Abrahams has really honed in on showman Drago’s character and personality. The physicality displayed seemed very natural and habitual, and along with his miming, Abrahams has great story-telling abilities and ensures that he always has our attention.
The tatty circus tent designed by Hamish Fletcher and the outfit worn by Abrahams and created by Amaya Vecellio are both well thought out and carefully detailed, down to the dirt marks and holes, further embracing the travelling circus atmosphere.
The lighting played a very important and effective part in Drago’s Amazing Bona Fide Freak Show. A variety of lighting techniques are used including a circus spotlight, torchlights and candlelight, with each eliciting a different emotion or mood from us. Even amongst the low light moments, the shadows bouncing off the walls and flickering within the tent added to the freak show vibe being created.
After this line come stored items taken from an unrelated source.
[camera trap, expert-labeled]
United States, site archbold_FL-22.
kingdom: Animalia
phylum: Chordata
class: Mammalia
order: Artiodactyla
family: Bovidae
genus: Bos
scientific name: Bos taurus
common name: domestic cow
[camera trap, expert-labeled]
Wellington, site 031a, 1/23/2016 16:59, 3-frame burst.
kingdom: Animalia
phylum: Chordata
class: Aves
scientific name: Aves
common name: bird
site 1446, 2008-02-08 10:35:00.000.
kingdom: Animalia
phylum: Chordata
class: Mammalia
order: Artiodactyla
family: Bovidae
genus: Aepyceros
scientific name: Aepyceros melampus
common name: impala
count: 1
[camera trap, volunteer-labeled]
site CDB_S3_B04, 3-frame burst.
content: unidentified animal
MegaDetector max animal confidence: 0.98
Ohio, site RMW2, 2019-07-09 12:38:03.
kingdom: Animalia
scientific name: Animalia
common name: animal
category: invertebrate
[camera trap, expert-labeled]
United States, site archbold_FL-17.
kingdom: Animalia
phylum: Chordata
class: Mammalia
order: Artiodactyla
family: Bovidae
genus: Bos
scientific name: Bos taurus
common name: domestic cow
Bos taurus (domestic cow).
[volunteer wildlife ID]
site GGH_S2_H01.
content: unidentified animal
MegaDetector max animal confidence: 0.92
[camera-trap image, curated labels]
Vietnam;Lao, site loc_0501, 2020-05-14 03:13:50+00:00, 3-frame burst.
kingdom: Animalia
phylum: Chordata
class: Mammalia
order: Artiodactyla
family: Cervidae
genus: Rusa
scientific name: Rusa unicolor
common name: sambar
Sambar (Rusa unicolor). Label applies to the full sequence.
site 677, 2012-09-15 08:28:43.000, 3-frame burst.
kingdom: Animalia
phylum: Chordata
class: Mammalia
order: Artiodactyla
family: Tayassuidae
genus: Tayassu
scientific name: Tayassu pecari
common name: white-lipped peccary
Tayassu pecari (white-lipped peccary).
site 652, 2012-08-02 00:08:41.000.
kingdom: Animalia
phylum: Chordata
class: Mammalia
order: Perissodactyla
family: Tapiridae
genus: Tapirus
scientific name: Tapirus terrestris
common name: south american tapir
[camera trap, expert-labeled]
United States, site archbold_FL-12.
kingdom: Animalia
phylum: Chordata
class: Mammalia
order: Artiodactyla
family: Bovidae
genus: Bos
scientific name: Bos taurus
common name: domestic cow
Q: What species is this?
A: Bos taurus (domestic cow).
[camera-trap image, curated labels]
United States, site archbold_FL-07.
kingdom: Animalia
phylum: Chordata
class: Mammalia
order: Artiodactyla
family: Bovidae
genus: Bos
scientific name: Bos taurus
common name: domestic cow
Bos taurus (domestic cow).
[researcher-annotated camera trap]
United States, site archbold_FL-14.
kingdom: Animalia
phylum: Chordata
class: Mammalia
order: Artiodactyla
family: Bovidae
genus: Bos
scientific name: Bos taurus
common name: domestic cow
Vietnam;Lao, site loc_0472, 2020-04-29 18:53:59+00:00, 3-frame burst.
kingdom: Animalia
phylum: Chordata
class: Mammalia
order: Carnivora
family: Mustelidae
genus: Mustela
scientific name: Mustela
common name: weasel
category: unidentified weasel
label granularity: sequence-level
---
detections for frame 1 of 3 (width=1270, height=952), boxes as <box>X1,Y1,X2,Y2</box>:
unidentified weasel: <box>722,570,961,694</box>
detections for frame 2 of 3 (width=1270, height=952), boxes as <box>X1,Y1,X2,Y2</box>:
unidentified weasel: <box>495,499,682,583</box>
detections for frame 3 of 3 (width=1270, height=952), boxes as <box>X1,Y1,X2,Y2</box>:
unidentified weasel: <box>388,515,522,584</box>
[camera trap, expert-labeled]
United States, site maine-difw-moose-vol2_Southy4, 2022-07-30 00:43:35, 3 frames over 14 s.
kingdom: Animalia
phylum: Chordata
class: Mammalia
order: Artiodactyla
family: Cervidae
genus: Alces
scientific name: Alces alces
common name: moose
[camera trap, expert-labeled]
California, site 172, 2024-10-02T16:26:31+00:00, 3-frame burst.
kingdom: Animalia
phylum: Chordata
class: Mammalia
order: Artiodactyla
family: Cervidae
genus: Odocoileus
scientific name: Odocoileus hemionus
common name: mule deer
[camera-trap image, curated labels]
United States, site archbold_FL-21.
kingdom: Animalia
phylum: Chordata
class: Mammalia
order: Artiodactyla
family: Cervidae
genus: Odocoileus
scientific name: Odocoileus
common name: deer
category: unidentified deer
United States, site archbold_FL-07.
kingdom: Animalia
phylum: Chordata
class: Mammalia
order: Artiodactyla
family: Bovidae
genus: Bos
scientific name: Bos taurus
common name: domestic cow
Despite my enjoyment, I did walk out of the show feeling unsure as to the purpose of the piece. What is it that Abrahams wants us to feel? The stories were enjoyable as were the songs but I felt like there was a message that got lost along the way. I was also puzzled as to the meaning of the special guest and the “big reveal”. I expected a stronger impact especially with all the anticipation for their arrival.
The elements that do work in Drago’s Amazing Bona Fide Freak Show work very well and ensure that it is an hour of definite enjoyment, even if the ultimate meaning of the work does get a little confused.
Drago’s Amazing Bona Fide Freak Show was performed at La Mama as part of its Explorations season which supports works in development.